Since several decades ago, many authors have published their research results about local stress distributions of shells and shell-nozzles both analytically and numerically. However, there has not been a published paper, which deals with analytical solutions of cylindrical shell and oblique nozzle, even though in the case of openings formed by intersection of a cylindrical shell and an oblique nozzle.

A comprehensive analytical study of local stress factors at the area of openings formed by intersection of a cylindrical shell and an oblique nozzle under internal pressure is presented in this dissertation.

By means of traditional approach in theory of elasticity, geometric equations, physical equations and equilibrium equations are derived and then simplified under the conditions of thin shell and internal pressure. The concepts of normalized forces and moments in the mid-surface are established to make all governing partial differential equations mathematically solvable.

This dissertation mathematically determines the exact geometric description of intersection formed by a cylindrical shell and an oblique nozzle. This result is not only the boundary conditions of the present study, but also a basis for analytical solutions of intersection formed by a cylindrical shell and an elliptical nozzle in the future.

Introducing the displacement function, this study combines the geometric equations, physical equations, equilibrium equations and boundary conditions to obtain the analytical solutions.

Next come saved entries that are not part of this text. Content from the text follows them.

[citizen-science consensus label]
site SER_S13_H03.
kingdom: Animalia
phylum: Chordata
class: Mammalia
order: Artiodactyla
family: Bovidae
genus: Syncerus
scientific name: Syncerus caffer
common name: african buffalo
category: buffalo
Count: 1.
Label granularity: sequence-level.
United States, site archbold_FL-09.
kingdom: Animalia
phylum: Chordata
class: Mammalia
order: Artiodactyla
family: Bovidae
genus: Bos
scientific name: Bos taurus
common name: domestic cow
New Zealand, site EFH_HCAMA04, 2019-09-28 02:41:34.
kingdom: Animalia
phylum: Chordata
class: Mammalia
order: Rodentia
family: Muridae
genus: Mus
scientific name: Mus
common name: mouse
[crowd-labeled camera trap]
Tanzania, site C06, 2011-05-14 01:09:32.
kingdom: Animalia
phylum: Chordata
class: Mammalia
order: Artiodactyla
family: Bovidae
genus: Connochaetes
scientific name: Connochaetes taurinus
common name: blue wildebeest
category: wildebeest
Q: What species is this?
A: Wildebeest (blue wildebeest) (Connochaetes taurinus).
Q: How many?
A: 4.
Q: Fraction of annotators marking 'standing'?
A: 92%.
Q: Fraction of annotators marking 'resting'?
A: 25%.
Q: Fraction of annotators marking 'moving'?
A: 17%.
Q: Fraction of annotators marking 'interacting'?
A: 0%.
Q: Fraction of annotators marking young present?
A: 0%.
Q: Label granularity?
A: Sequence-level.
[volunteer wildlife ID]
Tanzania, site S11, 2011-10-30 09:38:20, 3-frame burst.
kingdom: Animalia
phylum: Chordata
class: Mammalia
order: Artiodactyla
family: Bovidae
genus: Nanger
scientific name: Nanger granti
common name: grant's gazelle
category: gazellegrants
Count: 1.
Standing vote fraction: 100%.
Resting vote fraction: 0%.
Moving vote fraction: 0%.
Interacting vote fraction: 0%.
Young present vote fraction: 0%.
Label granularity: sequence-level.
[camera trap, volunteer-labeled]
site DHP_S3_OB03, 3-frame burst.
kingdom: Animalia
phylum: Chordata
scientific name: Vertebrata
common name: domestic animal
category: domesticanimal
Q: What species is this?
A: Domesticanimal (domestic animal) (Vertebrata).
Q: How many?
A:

Finally, this dissertation calculates the results of five cases, which correspond to the intersection angles of 90°, 75°, 60°, 45° and 30° respectively. The results are presented in the forms of stress concentration factors (SCF) and described in the fourteen figures. The typical calculations indicate:

  1. When the intersection angle is 90°, the stress results are in good agreement with the existing literature [10].
  2. At the neighborhood of point A, both of circumferential stresses and longitudinal stresses increase as the intersection angle decreases from 90° to 30°, and the closer to the 30°, the faster the increase becomes. Therefore, among all angles from 90° to 30°, the intersection angle 90° has the least local stresses.
  3. At the neighborhood of point C, when the intersection angle varies from 90° to 30°, circumferential stresses remain virtually constant, however, longitudinal stresses are compressive and they remain constant on the outside surface, but, increase on the inside surfaces.
  4. After consideration of all influential factors, it is suggested that the intersection angles from 90° to 60° should be the best choices. The intersection angles from 60° to 45° can be selected if the internal pressure is not too high. The intersection angles less than 45° should be avoided as practical as possible.